Before moving on to Matthew chapter nine, I would like to linger for a moment on the title the demons used with Jesus, "Son of God." Modern readers, whether devout Christians or not, are almost surely going to assume that the demons were addressing Jesus as the Second Person of the Trinity, the divine, pre-existent God-Jesus who has been the object of Christian faith and devotion for many long centuries. But that's not how the small, urban first-century church we've been imagining would have heard this title. We can't be sure, actually, how they heard it or what it meant to them.
Bart Ehrman in his book, The Orthodox Corruption of the Church (Oxford University Press, 1993), points out that there was great theological ferment and diversity among Christians in the first three centuries of the church. He writes that some Christians in the 2nd and 3rd centuries believed there is one God, others believed in more than one. Some thought Jesus was only human, others that he was God and human (including some who thought that he was only temporarily part God), and some thought that he wasn't human at all. They didn't even agree on whether or not Jesus' death on the cross was for salvation. Some even believed that the biblical God is evil—and, yet, all of them were followers of Jesus.
When early Christians, thus, heard the term, "Son of God," some would have associated it with the Jewish Messiah, others would have heard "merely" a term of respect for Jesus. Still others would have seen it as a sign that God worked through Jesus or maybe temporarily inhabited Jesus. And some may well have simply assumed that, since they were all God's children, that this was just a fancy way of pointing to Jesus' humanity as another son of God.
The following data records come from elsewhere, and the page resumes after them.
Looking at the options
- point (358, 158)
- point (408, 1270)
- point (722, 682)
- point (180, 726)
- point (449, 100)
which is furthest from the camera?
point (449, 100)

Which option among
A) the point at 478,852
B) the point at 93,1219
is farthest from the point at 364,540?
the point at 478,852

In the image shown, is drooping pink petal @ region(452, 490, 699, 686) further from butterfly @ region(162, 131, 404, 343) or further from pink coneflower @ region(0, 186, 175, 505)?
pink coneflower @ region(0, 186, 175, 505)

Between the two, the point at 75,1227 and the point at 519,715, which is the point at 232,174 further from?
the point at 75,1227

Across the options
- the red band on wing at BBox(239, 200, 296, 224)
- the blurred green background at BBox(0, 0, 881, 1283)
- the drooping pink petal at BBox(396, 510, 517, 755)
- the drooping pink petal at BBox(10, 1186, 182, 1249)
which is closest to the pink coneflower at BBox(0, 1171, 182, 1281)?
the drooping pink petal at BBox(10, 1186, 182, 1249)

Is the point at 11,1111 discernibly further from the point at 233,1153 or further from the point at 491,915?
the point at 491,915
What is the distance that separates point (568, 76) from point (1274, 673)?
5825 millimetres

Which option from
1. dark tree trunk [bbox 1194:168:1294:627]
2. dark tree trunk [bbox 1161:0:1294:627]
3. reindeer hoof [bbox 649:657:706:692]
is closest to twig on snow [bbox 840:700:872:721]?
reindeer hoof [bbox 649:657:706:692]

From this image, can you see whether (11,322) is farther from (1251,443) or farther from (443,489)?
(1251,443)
We don't know.
The important point here is that a modern-day Christians by-and-large read the Bible on the basis of a whole host of assumptions that have nothing to do with the ancient text(s) or the time in which they were written. Those assumptions represent Christian traditions that developed in later centuries, which now are frequently treated as if they have the force of scripture themselves; and all they do is make it less likely that modern-day readers will wrestle with the meaning of the biblical text. We feel that we don't have to wrestle because we already know what the Bible means—supposedly.
My sense is that the Spirit speaks through the Bible best when we wrestle with it, question it, and try to make sense of it in its own time and since then. And, for me personally at least, the best way to wrestle with the text is to try to put it back in its original siz im leben, place in life. That is nearly impossible, of course, but even so and with some imagination as well as research and reflection (and humility) we can still discern important some tangible, ancient meanings. What a great challenge! Amen.